*Problem description*
Report every line in the records below that contains the string "camera", copying each such line in full. Treat uppercase and lowercase as different.

*Data rows*

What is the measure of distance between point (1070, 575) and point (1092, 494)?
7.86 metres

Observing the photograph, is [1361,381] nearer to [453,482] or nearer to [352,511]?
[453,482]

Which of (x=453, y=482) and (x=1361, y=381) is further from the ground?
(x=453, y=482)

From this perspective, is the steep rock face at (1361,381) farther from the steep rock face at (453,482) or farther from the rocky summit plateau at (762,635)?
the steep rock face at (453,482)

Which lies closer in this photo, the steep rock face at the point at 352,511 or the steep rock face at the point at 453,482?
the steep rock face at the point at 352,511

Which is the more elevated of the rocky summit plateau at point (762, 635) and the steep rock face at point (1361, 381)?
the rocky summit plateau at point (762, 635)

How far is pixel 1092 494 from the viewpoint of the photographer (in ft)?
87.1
---
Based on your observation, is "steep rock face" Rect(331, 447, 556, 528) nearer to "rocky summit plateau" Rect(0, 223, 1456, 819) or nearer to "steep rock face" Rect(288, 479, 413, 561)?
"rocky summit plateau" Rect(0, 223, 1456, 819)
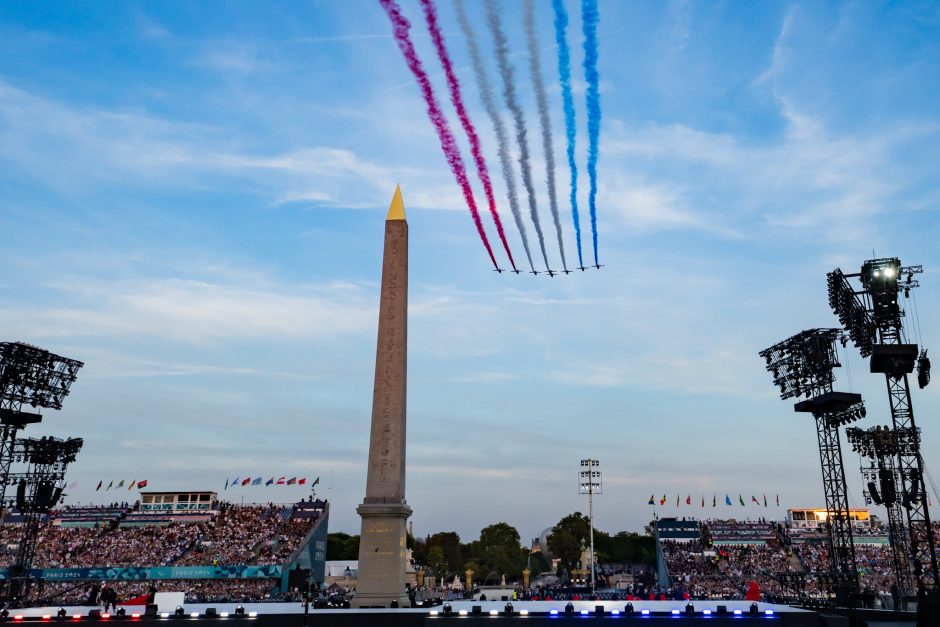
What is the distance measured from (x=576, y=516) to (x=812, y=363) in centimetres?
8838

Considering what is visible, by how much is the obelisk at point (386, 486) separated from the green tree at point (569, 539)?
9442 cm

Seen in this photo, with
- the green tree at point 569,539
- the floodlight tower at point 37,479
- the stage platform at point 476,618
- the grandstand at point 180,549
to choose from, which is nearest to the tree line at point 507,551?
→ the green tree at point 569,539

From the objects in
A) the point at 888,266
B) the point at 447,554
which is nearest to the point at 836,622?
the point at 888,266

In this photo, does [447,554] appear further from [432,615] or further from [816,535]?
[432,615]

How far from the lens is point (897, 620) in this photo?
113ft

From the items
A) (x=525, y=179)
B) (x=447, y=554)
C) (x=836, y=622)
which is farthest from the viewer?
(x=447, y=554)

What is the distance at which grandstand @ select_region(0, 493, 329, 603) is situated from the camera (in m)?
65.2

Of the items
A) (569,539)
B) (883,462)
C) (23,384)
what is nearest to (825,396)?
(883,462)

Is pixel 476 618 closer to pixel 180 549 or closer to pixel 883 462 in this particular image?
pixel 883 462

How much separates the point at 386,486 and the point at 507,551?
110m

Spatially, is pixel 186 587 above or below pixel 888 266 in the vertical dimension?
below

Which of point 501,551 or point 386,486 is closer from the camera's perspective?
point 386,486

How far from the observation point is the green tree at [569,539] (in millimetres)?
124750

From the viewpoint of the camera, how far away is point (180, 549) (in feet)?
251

*Output of the task*
What is the distance at which grandstand @ select_region(0, 493, 329, 603) is situated from the camera (in m)?
Which of point 501,551 or point 386,486 is closer from the camera's perspective?
From the viewpoint of the camera, how far away is point (180, 549) (in feet)?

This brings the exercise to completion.